▸ Problem details:
Here are records with pictures in them. Copy all of them exactly and leave the pictures out.

******************************

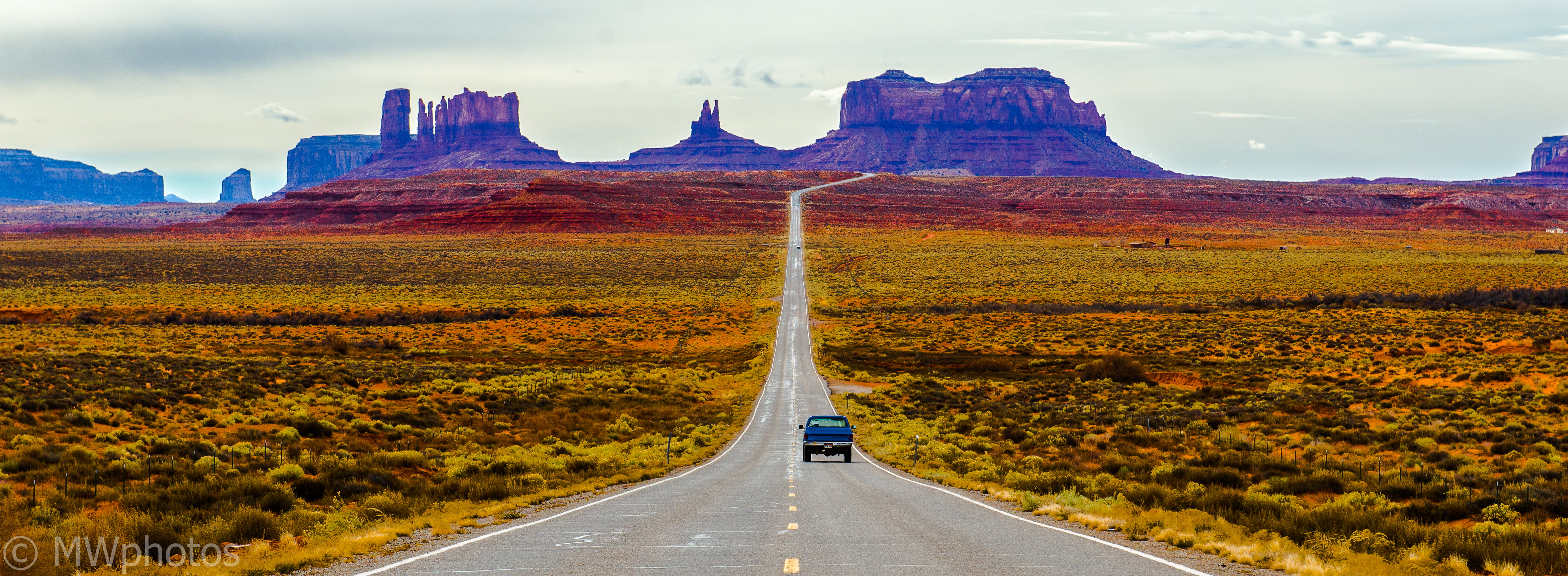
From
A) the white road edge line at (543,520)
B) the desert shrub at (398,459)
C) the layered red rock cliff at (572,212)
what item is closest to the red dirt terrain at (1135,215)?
the layered red rock cliff at (572,212)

******************************

▸ Solution to this exercise:
From
A) the white road edge line at (543,520)
B) the desert shrub at (398,459)
C) the layered red rock cliff at (572,212)
what item is closest to the red dirt terrain at (1135,215)?
the layered red rock cliff at (572,212)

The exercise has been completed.